行き方も簡単で、友人が「行きたい」と思いながらどこかの扉を開ければ、その先が前世になって行くことができるのだ。
だから、扉さえあればすぐに行けるし、反対に帰りたい時も、必ずしも行きの扉と同じでなくても帰ることができるのだという。
実際に友人が前世に行くところを見たことがあるけれど、扉をくぐったはずの友人が一瞬で姿を消してしまったのを見た時には、友人の話は本当だったのだと驚いたものだった。
そして、現世に戻ってきた友人は、いつも前世で経験してきたお土産話を私にしてくれる。

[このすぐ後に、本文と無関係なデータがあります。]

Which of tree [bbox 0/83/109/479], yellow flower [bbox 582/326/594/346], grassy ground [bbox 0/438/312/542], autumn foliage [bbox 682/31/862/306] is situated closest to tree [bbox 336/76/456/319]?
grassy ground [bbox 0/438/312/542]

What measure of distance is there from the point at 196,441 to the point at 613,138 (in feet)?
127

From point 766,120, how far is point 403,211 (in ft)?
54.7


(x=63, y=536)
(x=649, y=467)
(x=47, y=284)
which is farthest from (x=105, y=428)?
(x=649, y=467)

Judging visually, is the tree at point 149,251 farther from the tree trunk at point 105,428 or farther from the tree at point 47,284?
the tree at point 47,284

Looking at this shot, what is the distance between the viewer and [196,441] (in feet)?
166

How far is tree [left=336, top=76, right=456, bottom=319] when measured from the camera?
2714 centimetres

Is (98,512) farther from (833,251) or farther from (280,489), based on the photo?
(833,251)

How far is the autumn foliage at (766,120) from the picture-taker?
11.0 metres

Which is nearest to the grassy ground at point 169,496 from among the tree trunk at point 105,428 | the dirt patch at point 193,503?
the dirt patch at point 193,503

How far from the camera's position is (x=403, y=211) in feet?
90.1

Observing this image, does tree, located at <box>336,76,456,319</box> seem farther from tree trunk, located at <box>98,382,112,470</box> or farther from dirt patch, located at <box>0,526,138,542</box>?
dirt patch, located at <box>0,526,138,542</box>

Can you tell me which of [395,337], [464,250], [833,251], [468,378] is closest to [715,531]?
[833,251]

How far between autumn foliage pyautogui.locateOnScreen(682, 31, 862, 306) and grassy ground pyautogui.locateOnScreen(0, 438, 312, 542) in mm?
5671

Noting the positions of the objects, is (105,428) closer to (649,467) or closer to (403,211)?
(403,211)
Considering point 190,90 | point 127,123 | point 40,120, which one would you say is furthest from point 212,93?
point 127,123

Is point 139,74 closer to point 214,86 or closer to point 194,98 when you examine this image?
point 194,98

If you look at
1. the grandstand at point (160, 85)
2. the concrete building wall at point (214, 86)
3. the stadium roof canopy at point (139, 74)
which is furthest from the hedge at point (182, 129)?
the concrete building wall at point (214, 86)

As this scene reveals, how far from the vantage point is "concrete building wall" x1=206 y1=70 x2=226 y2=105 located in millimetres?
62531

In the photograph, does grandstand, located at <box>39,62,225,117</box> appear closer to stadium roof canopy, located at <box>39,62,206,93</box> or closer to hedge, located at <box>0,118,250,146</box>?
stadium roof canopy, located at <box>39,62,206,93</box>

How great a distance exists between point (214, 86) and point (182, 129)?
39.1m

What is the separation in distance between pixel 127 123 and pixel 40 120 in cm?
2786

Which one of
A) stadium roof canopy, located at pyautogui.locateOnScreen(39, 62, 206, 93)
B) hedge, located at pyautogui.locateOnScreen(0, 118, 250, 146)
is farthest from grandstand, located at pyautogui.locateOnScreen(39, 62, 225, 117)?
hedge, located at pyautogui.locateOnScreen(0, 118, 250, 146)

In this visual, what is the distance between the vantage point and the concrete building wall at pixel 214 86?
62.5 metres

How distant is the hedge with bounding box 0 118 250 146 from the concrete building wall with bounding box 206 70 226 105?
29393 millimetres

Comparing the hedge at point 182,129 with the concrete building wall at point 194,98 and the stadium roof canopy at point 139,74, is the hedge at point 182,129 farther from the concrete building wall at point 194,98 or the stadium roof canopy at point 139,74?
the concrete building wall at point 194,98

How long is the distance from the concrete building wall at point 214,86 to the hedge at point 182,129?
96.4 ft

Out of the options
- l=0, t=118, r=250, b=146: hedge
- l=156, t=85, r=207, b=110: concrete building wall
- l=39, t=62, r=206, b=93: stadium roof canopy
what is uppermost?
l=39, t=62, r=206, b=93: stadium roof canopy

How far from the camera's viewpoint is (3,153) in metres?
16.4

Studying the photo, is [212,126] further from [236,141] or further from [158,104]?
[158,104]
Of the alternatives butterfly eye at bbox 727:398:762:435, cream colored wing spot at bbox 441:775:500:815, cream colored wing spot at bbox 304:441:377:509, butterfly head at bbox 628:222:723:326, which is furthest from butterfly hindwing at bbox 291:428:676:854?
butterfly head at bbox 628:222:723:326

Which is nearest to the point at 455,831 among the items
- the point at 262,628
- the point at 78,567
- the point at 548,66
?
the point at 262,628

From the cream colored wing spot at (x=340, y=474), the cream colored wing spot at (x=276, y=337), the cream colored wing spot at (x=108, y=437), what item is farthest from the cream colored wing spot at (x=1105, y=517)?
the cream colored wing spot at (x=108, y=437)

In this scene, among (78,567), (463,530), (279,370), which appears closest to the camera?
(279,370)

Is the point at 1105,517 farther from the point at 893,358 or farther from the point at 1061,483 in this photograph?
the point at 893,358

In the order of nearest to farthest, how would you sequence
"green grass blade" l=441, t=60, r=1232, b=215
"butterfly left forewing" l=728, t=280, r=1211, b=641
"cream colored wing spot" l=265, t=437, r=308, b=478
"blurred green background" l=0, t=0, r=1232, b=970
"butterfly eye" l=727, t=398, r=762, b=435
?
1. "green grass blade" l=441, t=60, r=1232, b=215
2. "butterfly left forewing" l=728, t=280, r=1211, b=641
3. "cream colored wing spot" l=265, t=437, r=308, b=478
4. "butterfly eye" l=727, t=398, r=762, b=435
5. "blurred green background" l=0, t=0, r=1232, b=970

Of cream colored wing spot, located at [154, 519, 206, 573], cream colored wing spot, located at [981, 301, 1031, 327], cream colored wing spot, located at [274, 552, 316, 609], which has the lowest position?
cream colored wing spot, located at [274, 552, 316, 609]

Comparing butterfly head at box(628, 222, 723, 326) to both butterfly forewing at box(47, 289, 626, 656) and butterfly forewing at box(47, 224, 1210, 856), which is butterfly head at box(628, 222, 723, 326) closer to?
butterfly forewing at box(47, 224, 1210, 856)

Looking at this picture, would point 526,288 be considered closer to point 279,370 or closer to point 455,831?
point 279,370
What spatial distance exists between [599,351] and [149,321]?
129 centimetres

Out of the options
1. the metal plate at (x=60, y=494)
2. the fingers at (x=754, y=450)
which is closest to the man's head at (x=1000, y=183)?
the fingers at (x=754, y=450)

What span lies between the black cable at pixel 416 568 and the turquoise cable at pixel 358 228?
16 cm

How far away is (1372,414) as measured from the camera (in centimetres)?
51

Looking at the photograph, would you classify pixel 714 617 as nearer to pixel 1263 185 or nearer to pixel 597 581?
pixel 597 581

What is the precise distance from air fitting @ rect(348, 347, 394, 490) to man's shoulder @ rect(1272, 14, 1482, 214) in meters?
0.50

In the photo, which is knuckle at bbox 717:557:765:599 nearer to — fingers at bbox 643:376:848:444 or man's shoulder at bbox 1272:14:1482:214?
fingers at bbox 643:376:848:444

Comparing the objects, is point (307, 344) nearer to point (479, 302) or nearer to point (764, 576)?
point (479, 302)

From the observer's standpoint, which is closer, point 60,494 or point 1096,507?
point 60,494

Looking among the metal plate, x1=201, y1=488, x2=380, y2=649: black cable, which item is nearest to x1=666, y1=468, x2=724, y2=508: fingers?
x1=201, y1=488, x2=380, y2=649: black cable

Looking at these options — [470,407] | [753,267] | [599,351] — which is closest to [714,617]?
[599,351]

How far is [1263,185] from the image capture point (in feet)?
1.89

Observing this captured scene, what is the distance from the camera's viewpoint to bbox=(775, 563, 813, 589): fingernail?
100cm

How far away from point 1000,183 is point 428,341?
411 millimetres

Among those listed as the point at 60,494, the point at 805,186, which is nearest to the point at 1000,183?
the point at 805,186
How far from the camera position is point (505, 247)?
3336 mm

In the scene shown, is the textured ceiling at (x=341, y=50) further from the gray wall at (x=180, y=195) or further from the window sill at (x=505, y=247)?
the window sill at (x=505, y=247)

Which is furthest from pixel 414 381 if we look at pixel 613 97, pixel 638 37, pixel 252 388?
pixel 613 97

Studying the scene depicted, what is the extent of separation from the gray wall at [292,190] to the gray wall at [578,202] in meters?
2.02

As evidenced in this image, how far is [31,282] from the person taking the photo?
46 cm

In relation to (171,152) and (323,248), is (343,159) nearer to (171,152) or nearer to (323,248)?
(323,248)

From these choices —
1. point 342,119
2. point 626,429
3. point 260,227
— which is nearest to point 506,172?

コンビニに行ってきたみたいなテンションで「さっき前世に行ってきて〜」と話を始めるから、毎回心の準備ができないけれど、友人が語ってくれる話はいつも面白いのだ。
友人は、大正ロマンが漂うレトロな時代だったり、刀で切り合う武士の時代だったり、和歌に想いを乗せる平安の時代だったりと、様々な時代を渡り歩いていた。
その中には、現世よりも楽しそうな前世もあった。
留まろうと思えばその前世に留まれることもできるのに、最終的に友人はこの現世に帰ってくる。
「君がいる現世がいい」と言って、しばらく外国に行っていてハグの習慣がついた人のように、毎回私を抱きしめてくれるのだ。